**Set task**
Please select every line of the entries below that contains the word "nostril", treating case as significant.

**Supplied entries**
━━━

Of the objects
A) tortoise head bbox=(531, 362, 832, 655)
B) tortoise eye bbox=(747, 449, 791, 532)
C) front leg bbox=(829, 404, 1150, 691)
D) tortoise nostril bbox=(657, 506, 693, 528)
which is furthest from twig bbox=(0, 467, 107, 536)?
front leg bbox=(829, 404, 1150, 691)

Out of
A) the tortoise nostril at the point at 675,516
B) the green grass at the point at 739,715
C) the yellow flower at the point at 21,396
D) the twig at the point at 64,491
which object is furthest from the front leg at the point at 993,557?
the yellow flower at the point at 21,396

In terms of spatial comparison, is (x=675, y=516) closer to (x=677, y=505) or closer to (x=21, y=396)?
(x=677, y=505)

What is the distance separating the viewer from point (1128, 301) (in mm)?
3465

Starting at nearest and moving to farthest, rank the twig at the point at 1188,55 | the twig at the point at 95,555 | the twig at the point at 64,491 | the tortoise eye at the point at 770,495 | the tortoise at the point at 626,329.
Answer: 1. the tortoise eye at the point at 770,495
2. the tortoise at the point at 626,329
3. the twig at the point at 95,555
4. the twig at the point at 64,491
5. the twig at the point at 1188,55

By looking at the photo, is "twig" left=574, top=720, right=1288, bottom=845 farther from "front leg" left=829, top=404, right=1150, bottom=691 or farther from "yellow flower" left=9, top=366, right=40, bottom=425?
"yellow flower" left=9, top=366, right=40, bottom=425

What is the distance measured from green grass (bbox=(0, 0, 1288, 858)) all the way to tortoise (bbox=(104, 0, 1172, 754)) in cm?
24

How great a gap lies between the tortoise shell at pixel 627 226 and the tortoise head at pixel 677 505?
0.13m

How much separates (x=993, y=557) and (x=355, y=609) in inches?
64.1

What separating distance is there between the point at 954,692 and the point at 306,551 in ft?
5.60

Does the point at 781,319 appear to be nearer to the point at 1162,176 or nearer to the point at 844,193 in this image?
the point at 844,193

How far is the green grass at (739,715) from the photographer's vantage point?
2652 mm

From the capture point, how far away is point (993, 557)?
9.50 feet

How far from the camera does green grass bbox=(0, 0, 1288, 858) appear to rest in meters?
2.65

━━━

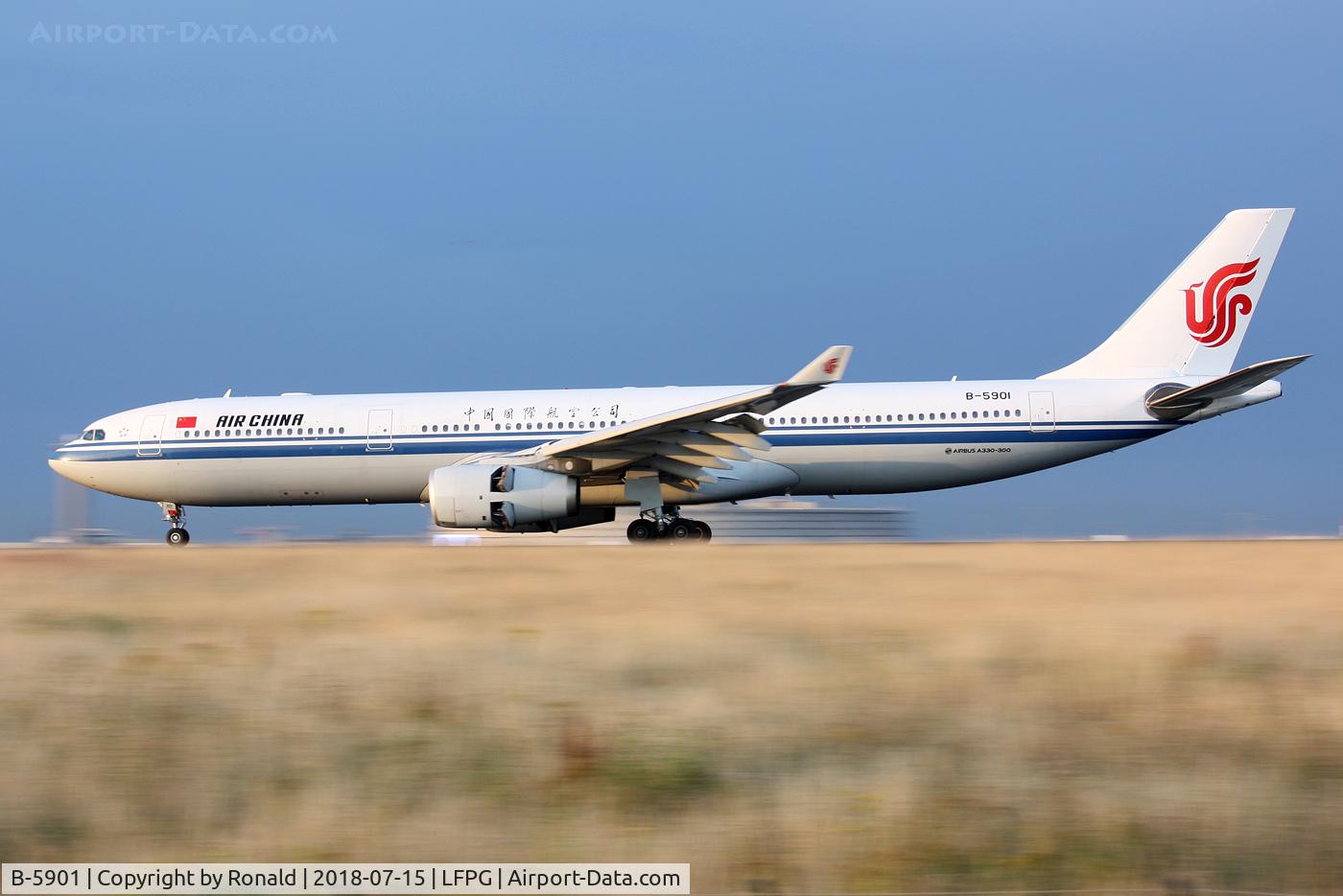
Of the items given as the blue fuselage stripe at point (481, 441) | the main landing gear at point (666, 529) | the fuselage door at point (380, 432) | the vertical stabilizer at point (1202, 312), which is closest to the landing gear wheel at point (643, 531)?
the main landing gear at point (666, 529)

━━━

**Solution for this exercise**
D) tortoise nostril bbox=(657, 506, 693, 528)
A) the tortoise nostril at the point at 675,516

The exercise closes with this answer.